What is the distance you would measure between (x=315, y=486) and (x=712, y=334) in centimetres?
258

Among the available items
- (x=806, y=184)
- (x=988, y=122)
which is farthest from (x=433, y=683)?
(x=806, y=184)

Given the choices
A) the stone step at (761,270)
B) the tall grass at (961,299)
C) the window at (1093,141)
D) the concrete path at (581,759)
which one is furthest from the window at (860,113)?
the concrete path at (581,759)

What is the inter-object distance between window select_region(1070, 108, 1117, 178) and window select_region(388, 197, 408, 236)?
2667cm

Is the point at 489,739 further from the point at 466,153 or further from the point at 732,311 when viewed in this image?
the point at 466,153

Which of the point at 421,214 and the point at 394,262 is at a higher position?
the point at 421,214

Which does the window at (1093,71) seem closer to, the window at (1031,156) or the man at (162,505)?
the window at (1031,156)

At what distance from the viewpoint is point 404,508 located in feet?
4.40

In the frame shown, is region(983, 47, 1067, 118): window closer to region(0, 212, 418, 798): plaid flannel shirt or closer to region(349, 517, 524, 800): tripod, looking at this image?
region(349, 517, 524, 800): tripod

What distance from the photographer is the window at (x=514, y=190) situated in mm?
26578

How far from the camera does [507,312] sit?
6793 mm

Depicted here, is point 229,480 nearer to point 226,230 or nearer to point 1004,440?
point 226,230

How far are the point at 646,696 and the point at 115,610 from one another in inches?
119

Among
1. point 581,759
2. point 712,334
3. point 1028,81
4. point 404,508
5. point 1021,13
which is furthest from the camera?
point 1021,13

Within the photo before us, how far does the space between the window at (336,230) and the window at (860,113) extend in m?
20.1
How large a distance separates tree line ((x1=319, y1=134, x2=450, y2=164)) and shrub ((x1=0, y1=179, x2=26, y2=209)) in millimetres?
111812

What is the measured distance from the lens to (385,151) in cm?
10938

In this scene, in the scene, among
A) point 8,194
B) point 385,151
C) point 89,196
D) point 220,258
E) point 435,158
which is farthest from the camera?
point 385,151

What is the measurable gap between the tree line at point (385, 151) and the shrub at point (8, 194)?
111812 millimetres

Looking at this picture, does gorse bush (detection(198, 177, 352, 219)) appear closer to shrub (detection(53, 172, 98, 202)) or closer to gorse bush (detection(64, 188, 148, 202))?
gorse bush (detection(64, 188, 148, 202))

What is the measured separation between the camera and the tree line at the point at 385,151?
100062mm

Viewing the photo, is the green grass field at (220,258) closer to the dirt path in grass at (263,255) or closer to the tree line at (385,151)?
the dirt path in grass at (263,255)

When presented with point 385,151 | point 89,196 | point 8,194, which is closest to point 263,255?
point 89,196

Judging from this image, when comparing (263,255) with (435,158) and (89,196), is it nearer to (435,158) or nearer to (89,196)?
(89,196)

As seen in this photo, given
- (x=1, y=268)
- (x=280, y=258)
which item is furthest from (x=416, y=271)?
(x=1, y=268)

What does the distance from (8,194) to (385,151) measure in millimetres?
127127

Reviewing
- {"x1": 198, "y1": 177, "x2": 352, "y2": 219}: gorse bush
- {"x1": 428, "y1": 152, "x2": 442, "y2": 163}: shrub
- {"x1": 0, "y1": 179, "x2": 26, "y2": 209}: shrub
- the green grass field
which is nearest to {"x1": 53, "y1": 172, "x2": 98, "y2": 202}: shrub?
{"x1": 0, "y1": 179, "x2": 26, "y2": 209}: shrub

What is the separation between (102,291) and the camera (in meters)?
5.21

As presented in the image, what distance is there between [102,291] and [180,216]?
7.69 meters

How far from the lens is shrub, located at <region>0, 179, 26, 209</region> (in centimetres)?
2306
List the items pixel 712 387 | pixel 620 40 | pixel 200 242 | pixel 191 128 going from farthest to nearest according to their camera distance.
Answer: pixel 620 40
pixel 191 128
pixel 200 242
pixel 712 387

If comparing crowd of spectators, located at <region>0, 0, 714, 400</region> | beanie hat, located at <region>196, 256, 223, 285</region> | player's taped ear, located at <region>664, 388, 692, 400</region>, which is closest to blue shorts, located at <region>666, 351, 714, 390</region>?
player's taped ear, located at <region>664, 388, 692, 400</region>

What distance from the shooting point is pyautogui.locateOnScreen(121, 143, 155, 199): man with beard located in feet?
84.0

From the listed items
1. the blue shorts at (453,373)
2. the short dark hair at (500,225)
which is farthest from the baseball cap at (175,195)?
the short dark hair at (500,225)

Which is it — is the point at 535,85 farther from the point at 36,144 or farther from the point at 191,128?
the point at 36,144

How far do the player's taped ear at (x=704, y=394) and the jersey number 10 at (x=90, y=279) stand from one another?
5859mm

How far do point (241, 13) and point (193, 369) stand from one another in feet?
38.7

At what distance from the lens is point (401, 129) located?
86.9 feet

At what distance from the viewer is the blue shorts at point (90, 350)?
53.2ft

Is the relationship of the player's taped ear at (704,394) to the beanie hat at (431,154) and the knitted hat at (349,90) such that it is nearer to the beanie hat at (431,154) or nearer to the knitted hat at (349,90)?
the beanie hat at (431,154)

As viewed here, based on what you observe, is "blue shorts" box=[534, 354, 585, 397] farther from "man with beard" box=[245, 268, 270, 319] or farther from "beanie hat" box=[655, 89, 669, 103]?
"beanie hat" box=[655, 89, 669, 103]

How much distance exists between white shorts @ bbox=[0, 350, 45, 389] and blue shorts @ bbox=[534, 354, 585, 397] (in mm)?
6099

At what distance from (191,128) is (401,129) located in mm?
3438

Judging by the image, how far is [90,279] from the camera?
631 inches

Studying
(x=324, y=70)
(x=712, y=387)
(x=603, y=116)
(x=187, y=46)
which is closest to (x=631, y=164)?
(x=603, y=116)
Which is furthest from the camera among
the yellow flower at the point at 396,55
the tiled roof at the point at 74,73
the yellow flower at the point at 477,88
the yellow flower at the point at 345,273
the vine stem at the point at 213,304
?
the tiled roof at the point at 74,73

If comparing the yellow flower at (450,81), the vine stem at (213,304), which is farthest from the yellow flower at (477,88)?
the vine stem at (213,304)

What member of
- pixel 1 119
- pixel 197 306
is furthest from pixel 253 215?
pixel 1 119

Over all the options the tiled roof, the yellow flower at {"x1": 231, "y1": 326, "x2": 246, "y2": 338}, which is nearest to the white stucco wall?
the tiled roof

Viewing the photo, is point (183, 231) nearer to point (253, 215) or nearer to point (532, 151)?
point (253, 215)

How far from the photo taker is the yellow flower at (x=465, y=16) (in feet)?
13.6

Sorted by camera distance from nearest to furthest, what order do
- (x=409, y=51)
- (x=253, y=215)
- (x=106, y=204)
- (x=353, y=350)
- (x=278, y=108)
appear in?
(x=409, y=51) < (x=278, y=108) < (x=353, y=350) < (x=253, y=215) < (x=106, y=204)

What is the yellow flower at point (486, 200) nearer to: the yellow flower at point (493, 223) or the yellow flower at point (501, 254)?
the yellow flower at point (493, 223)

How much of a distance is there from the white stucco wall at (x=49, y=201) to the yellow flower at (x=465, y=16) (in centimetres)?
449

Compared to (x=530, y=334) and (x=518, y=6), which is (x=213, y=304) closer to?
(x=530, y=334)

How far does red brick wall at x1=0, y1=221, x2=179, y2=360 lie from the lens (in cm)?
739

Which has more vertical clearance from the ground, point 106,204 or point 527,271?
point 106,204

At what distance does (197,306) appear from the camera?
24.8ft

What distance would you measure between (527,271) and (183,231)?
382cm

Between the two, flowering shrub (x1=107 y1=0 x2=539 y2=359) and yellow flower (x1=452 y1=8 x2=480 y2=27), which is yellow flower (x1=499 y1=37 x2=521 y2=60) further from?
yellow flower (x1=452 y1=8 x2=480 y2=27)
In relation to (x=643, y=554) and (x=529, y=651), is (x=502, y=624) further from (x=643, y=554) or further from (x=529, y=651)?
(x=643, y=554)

> Exercise task
Copy exactly the line containing "How far does red" and every line after it, ending with the last line of the records above.

> Final answer
How far does red brick wall at x1=0, y1=221, x2=179, y2=360 lie from the lens (in cm)?
739

Which has more vertical clearance from the ground, point 106,204 or point 527,271?
point 106,204

At what distance does (197,306) appear from the camera?
24.8ft

What distance would you measure between (527,271) and (183,231)?
382cm

Between the two, flowering shrub (x1=107 y1=0 x2=539 y2=359) and yellow flower (x1=452 y1=8 x2=480 y2=27), which is yellow flower (x1=499 y1=37 x2=521 y2=60) further from?
yellow flower (x1=452 y1=8 x2=480 y2=27)
In relation to (x=643, y=554) and (x=529, y=651), is (x=502, y=624) further from (x=643, y=554) or further from (x=529, y=651)?
(x=643, y=554)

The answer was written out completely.